── Texto de origem

Por Bianca Athaíde
Uma camiseta custando no máximo R$5 pode ser a única peça de roupa que Celeste, de 48 anos, pode comprar para seu filho até o ano que vem. Enquanto escava em meio a uma montanha vestuário olha discretamente para sua competição com uma outra mulher, aparentando ser um pouco mais velha, vasculhando na mesma velocidade e intensidade a pilha de roupas. Mesmo sendo de família humilde, foi criada para ter nojo de "roupa velha", mas, por necessidade, depois de perder seu emprego em janeiro deste ano, ouviu os conselhos de uma vizinha e recorreu a compras no bazar, pois os meninos estão crescendo rápido demais. O bazar da Paróquia e Santuário São Judas, na zona Sul, é a saída para enfrentar a falta de dinheiro para vestimenta.
A presença física do santuário católico na região toma um imenso quarteirão e estabelecimentos próximos, um deles, o Bazar de São Judas Tadeu. Uma pequena porta de ferro esconde uma sala abarrotada de peças de vestuário, calçados e afins, do chão ao teto. Mergulhadas entre os itens, em sua maioria, mulheres de meia idade, de visual simples, cavam nas grandes rochas têxteis a sua frente por algum bom achado, irredutíveis por sua determinação cristã.

────
── Dados em estudo

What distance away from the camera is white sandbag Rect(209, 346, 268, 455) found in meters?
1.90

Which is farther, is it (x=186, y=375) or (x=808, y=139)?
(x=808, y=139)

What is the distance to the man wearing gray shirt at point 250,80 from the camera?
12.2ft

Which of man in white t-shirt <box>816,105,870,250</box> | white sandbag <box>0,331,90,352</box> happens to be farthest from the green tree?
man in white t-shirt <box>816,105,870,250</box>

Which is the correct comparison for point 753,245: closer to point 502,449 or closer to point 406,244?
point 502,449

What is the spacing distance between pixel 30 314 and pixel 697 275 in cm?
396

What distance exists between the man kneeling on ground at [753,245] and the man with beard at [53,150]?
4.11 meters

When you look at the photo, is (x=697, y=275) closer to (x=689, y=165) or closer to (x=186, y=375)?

────

Exercícios:
1. Explique, em uma a três frases, por que Celeste passou a comprar roupas no bazar, segundo o texto sobre o bazar.
2. Dê continuidade ao texto sobre o bazar a partir do ponto em que ele termina.
Os registros não são necessários para resolver as tarefas.

Respostas por tarefa:
1. Celeste perdeu o emprego em janeiro deste ano e os filhos estão crescendo rápido demais. Por necessidade, seguiu os conselhos de uma vizinha e recorreu ao bazar, embora tenha sido criada para ter nojo de "roupa velha".

2.
Entrar em um bazar comunitário, com caráter social, pode colocar em xeque a crença de atitude cool e estilo urbano pragmatizada pela recente onda de brechós. Muitos ainda acreditam que os ambos estabelecimentos sustentam o mesmo tipo de público e propósito. Um brechó localizado no alto do bairro Jardins, um dos mais caros da capital paulista, comercializa peças de luxo, angariadas em leilões específicos, frequentados por magos do estilo pessoal e entendedores da moda e suas principais referências, com consumidores que não possuem o menor receio em pagar altos valores apenas por desejo íntimo.
Ao contrário, em um bazar, que muitas vezes oriunda de instituições das mais variadas religiões, a compra é por necessidade. As opções dispostas entre o chão e alguns cabideiros, são resultado de doações realizadas por fieis, cansados da mesmice de seus guarda-roupas e com um desejo interno de nutrir seu ego atuando em caridade. Assim, no Bazar São Judas, a tabela na porta mostra, de maneira organizada, em contraponto ao caos instaurado seguinte, os preços de cada tipo de item, para evitar confusões.
A ampla fissura entre o conceito de brechós e de bazares ainda é embaçada para quem não frequenta os dois. Confundidos muitas vezes, o imaginário popular ainda recai na premissa negativa de roupas velhas jogadas fora. E enquanto a elite se vangloria do recycling e garimpos valiosos, preenchendo o desejo de apimentar sua estética visual, a outra maior parcela da população encontra nos bazares, além de peças acessíveis, uma nova oportunidade de obtenção de renda.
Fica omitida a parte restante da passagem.